Neither company disclosed how much it will give to the new PAC. Federal Election Commission records show no funding reported between the PAC’s creation in September and Dec. 31.
Update (March 30 at 9:25 pm UTC): This article was updated to include a response from Anchorage Digital. An Anchorage spokesperson told Cointelegraph the company plans to make a “meaningful contribution” that will be disclosed to the FEC.
The PAC’s launch, supported by Chainlink, Anchorage and members of advocacy group The Digital Chamber, comes roughly seven months before the Nov. 3 midterm elections that will determine control of both the House and Senate. Those chambers are needed to advance or pass crypto-related legislation such as the GENIUS Act, which was approved in July, and the CLARITY Act, a market-structure bill currently under consideration in the Senate.
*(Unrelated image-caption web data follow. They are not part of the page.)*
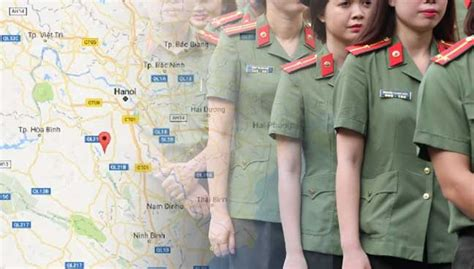 Viet police 'held hostage' by residents in land dispute ...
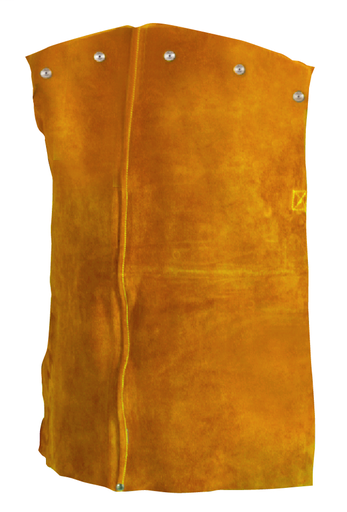 Bib - Leather - Clothing - Cowhide - Length 10 in, Width 5 in, Height 1 in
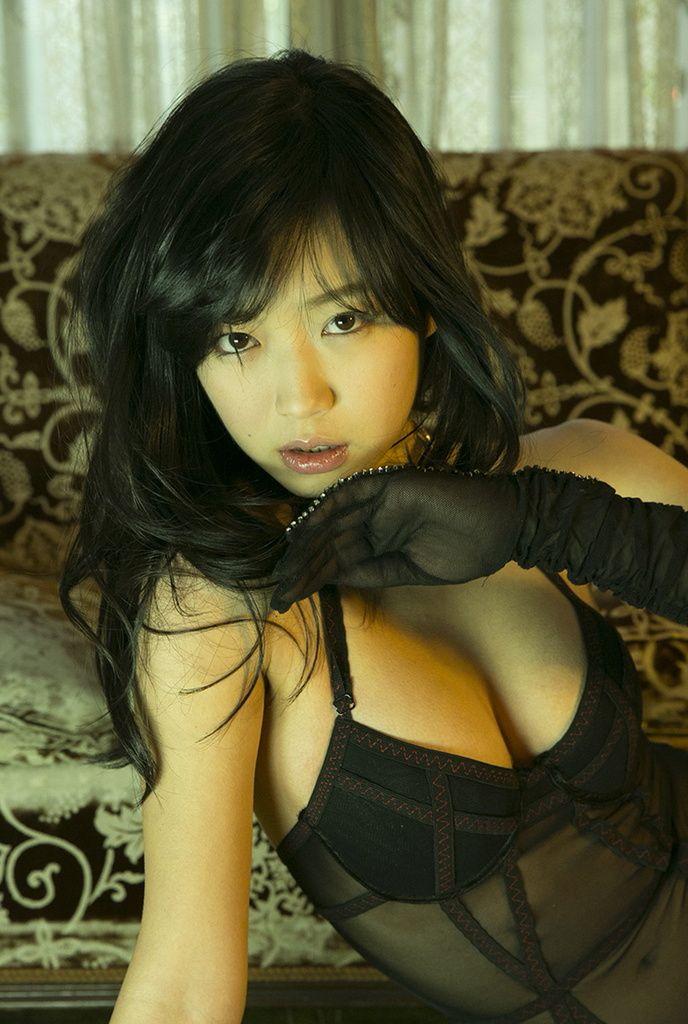 http://www.beijingoflove.com/ THIS BEIJING ESCORT DIRECTORY IS YOUR LOCAL GUIDE TO BEIJING ESCORT GIRLS, BEIJING ESCORT AGENCIES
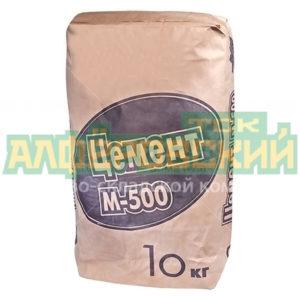 cement m 500 sts 10 kg 5dda50ce79f0f 300x300 - Цемент М-500 СТС, 10 кг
A Chainlink spokesperson said candidates who back the CLARITY Act “deserve sustained, organized support from the industry.” Anchorage warned in its announcement that “2026 will be pivotal for crypto regulation,” saying decisions made now will influence the industry and U.S. financial leadership for years and will depend on which stakeholders invest and show up.
Anchorage co-founder and CEO Nathan McCauley has said he meets regularly with lawmakers to discuss the stalled market-structure bill, which faces concerns including issues around stablecoin yield. Anchorage is among several crypto-linked firms that could benefit from changes in regulation if those bills advance.
The 2024 federal election saw roughly 270 pro-crypto candidates win congressional seats and resulted in Donald Trump’s election as president. That cycle included heavy spending from crypto-backed PACs — including groups tied to Ripple and Coinbase such as Fairshake — which spent hundreds of millions to support pro-crypto candidates. With many 2026 state primaries complete, crypto-aligned PACs have signaled plans to replicate those strategies; Fairshake said in January it had amassed more than $192 million for this year’s races.
FEC filings do not yet make clear where the Blockchain Leadership Fund will target its efforts in 2026. The PAC’s hybrid structure gives it flexibility to both contribute directly to campaigns and fund independent political activity on behalf of supported candidates.